*** Data supplied ***

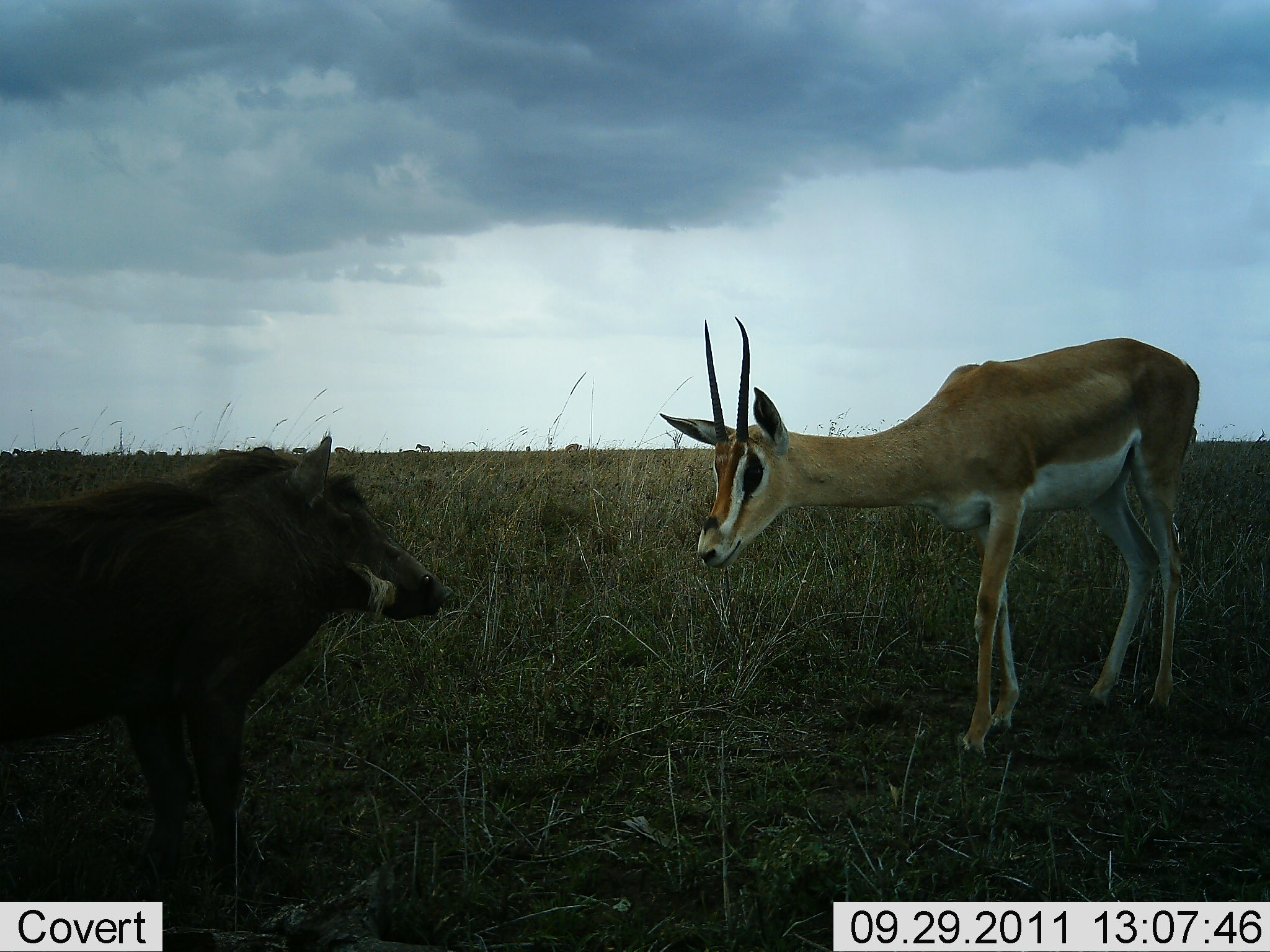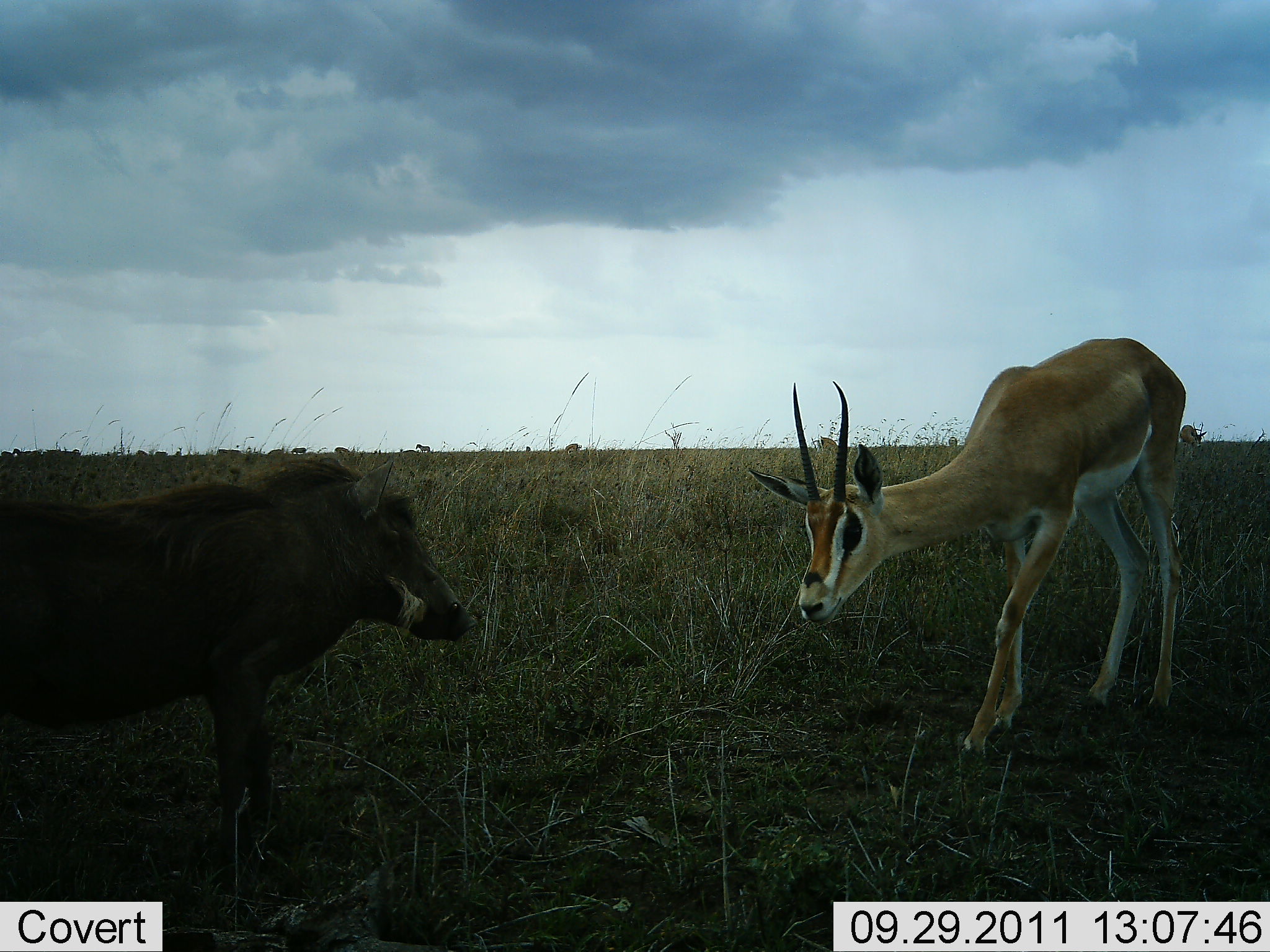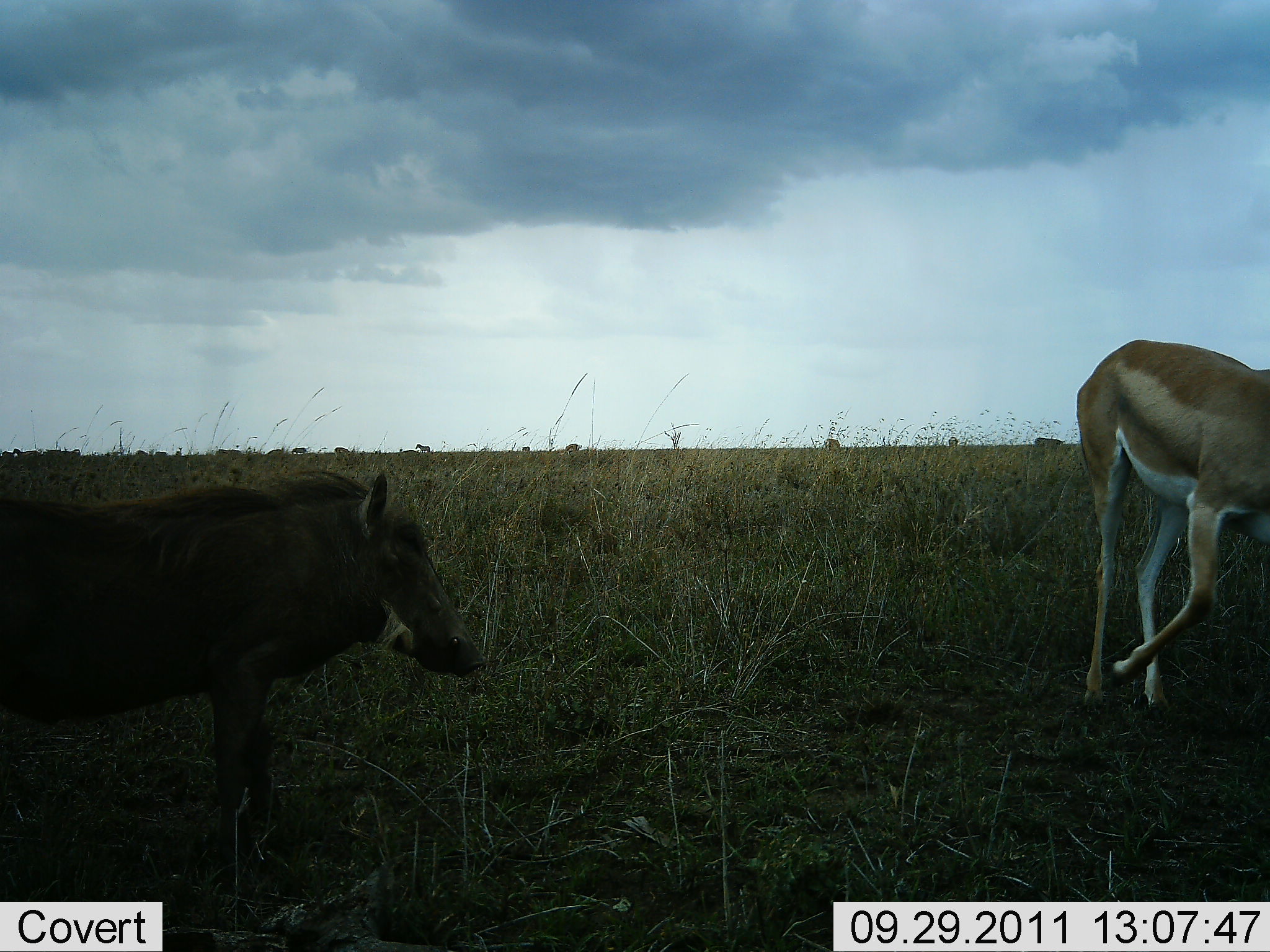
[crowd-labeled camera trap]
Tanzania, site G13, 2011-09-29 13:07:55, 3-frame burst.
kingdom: Animalia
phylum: Chordata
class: Mammalia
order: Artiodactyla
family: Bovidae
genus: Nanger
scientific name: Nanger granti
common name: grant's gazelle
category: gazellegrants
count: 1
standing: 23%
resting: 0%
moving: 8%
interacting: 92%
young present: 0%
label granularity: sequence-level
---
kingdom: Animalia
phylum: Chordata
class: Mammalia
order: Artiodactyla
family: Suidae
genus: Phacochoerus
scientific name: Phacochoerus africanus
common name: warthog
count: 1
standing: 29%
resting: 0%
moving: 0%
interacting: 93%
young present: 0%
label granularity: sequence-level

*** End of Data supplied ***

Exercise prompt. Please write out every record above exactly, but leave the pictures out.

Exercise result.
[crowd-labeled camera trap]
Tanzania, site G13, 2011-09-29 13:07:55, 3-frame burst.
kingdom: Animalia
phylum: Chordata
class: Mammalia
order: Artiodactyla
family: Bovidae
genus: Nanger
scientific name: Nanger granti
common name: grant's gazelle
category: gazellegrants
count: 1
standing: 23%
resting: 0%
moving: 8%
interacting: 92%
young present: 0%
label granularity: sequence-level
---
kingdom: Animalia
phylum: Chordata
class: Mammalia
order: Artiodactyla
family: Suidae
genus: Phacochoerus
scientific name: Phacochoerus africanus
common name: warthog
count: 1
standing: 29%
resting: 0%
moving: 0%
interacting: 93%
young present: 0%
label granularity: sequence-level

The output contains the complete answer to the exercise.